Extended Data Fig. 3: Similar peak HFA response across native and foreign speech conditions.
From: Shared and language-specific phonological processing in the human temporal lobe

A. Across Spanish, English, and Mandarin speakers, a majority of electrodes are responsive to both native and foreign speech conditions (purple) as opposed to only native (blue) or only foreign (red) speech. Each scatter point corresponds to a single electrode. HFA peak response is calculated as the peak magnitude of the average response across all sentences in the same language. Average HFA peak magnitudes are correlated across speech conditions (Pearson r(472) = 0.94; r(334) = 0.9; r(77) = 0.9, ***p < 0.001 for all participant groups). B. Spanish, English, and Mandarin speakers show no consistent bias in the proportion of electrodes that are only responsive for only either native or foreign speech conditions (blue, red bars). C. Speech responsive electrodes to one language but not the other showed significantly smaller HFA amplitude responses.
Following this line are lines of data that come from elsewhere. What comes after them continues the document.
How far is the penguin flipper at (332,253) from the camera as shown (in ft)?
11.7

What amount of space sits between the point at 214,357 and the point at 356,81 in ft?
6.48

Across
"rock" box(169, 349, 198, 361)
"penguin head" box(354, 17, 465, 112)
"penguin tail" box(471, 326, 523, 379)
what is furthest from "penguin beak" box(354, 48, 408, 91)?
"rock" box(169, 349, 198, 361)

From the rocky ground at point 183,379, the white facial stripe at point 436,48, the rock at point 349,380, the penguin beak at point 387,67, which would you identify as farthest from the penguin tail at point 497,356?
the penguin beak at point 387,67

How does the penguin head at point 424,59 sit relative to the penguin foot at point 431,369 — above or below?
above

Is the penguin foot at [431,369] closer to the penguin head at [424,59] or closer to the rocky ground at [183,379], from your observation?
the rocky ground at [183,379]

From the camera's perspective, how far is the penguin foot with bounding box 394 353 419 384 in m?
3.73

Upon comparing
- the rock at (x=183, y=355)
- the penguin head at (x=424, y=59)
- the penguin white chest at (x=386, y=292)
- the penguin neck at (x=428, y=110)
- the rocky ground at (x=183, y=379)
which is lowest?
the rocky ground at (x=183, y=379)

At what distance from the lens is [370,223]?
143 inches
Electrodes responsive to only foreign or native speech showed no consistent bias in HFA amplitude and no consistent anatomical location (data not shown). Two-sided Wilcoxon rank sum test (n = [705; 113; 65]) determined significance between the distribution of HFA peak magnitudes across groups (***p < 0.001). Box plots show the maximum and minimum values (whiskers), median (center line) and the 25th to 75th percentiles (box limits).